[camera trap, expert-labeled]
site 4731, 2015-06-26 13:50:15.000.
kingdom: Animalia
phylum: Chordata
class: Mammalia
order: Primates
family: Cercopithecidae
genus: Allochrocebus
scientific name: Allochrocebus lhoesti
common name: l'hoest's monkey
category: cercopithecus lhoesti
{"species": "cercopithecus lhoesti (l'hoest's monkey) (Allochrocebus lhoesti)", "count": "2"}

===============

WHAT YOU WILL DO:
So that nothing is lost, return the listing exactly and completely.

REPLY TO THE TASK:
[camera trap, expert-labeled]
site 4731, 2015-06-26 13:50:15.000.
kingdom: Animalia
phylum: Chordata
class: Mammalia
order: Primates
family: Cercopithecidae
genus: Allochrocebus
scientific name: Allochrocebus lhoesti
common name: l'hoest's monkey
category: cercopithecus lhoesti
{"species": "cercopithecus lhoesti (l'hoest's monkey) (Allochrocebus lhoesti)", "count": "2"}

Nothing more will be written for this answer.